Intent Handling : remote / publish wakeword detected

KiboOst · December 29, 2019, 10:52am

Hi,

@synesthesiam you added Intent Handling/remote to post intent on an url. It allow by its own the jeedom plugin to be notified of the intent and handle it

What we miss now is exactly the same, when the wakeword is detected.
Could you also post to the remote url a json with wakewordid and siteid that detected it ?
{‘wakeword’:{‘wakeId’: ‘snowboy/hey_brigitte.pmdl’,‘siteId’: ‘salle’}}

If you post such json to the remote url, this would allow to mute sound when too high so the asr listening is a lot better.
We do that actually with snips plugin. The plugin know the wakeword has been detected, set a variable in jeedom that start a scenario to check/mute any music/sound device in the room immediately. So when we ask something, the sound is muted in the room, then the intent is handled and a scenario unmute the sound in the room.
It works perfect, and the only thing I miss for the rhasspy plugin is a msg of wakeword detected with wakeword id and siteid.

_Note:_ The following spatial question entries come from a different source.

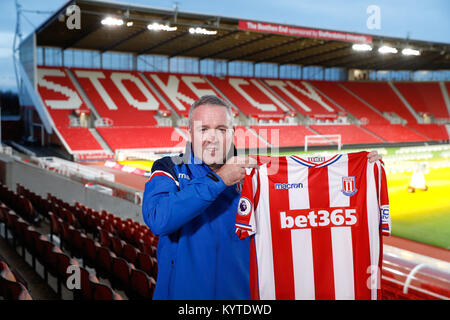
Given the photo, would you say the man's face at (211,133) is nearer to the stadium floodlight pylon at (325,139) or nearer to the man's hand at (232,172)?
the man's hand at (232,172)

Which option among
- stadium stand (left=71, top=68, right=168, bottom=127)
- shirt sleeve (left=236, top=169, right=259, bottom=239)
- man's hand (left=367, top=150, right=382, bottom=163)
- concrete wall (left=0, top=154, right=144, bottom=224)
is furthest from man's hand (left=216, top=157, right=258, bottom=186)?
stadium stand (left=71, top=68, right=168, bottom=127)

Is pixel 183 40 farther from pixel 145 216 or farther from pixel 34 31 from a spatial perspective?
pixel 145 216

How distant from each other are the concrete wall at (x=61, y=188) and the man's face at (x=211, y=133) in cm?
716

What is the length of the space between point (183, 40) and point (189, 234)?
30449 millimetres

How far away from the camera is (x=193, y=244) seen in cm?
162

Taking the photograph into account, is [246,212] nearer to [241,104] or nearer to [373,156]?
[373,156]

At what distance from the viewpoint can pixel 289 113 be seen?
3612 cm

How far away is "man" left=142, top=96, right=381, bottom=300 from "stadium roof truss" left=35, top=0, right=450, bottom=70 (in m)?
21.0

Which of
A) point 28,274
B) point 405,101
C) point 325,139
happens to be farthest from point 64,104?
point 405,101

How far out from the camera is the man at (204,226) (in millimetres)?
1604

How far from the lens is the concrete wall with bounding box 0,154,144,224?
9426 millimetres

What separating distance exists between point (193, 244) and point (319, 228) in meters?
0.98

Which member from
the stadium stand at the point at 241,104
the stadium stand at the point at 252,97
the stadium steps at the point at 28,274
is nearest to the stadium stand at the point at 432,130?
the stadium stand at the point at 241,104
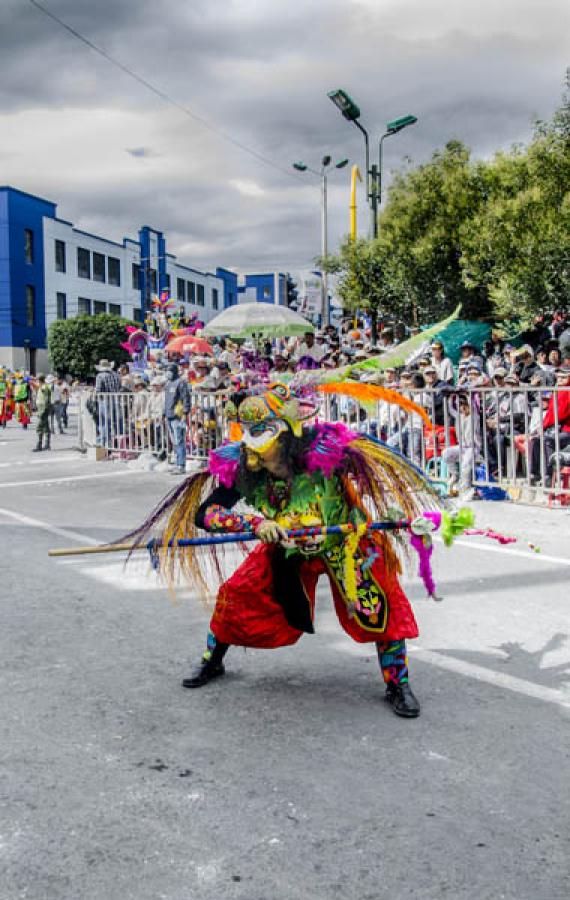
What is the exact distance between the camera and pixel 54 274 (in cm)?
5184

Let me know if it’s possible for you to add this. Definitely a great feature to have. Maybe just a check box in the interface “Also notifiy wakeword”, no need for another url.

fastjack · December 29, 2019, 12:17pm

I don’t know how this fits with the Hermes protocol.

It seems to me that using events on websockets or MQTT messages would solve all of these HTTP POSTing stuffs. This is the main pros of using a specific protocol that provides all events directly via an endpoint instead of multiplying specific HTTP requests all over the code for particular events (with the multitude of additional options in config that would require)

POST requests would also assume that Rhasspy wait for the response from the remote server which I do not think is a good idea (it creates hard coupling between components which is a big no-no in the micro service architecture where Rhasspy is going) Rhasspy should not have to wait for a remote server to respond to events. It should only notify any listeners of what it just did (wake word detection, asr transcribed, nlu recognizes, etc…) and handle commands in a non blocking way

Is it possible for a Jeedom plugin to run permanently and listen for the events already sent over websockets (or event better a MQTT broker as Rhasspy seems to be going the MQTT way) instead (some kind of bridge deamon between Rhasspy and Jeedom)?

As Rhasspy already handle the Hermes protocol, would it be possible to simply fork the Snips Jeedom plugin code directly with minor changes regarding payloads?

What do you guys think?

KiboOst · December 29, 2019, 1:00pm

It is possible yes, but won’t do it. A lot harder to do, and can cause dependencies headhache depending on Jessie, Stretch, Buster repos etc. Snips plugin is like that, and an update crashed all jeedom Jessie due to dependencies (actually you must have jeedon on stratch or plugin won’t work !!). It also need tons of dependencies and run constantly in background just to catch a few event a day.

Actually, posting the event on remote url is perfect and lighing fast on both side.
Having the wakeword detected is the only missing feature regarding post/remote. Adding all the hassle of mqtt/dependencies to the plugin just for that would be a total non sense. Even if mqtt is nice and would be solution for base/satellite communication between rhasspy devices.

And if rhasspy post to home assistant, why it could not post to a generic url to allow any smarthome solution or whatever to be fully compatible with rhasspy ?

Also, rhasspy doesn’t have to wait for an answer at all when posting these intent/wakeword event on remote url. Just a fire and forget. This is only a few ms, and only if activated by the user in settings.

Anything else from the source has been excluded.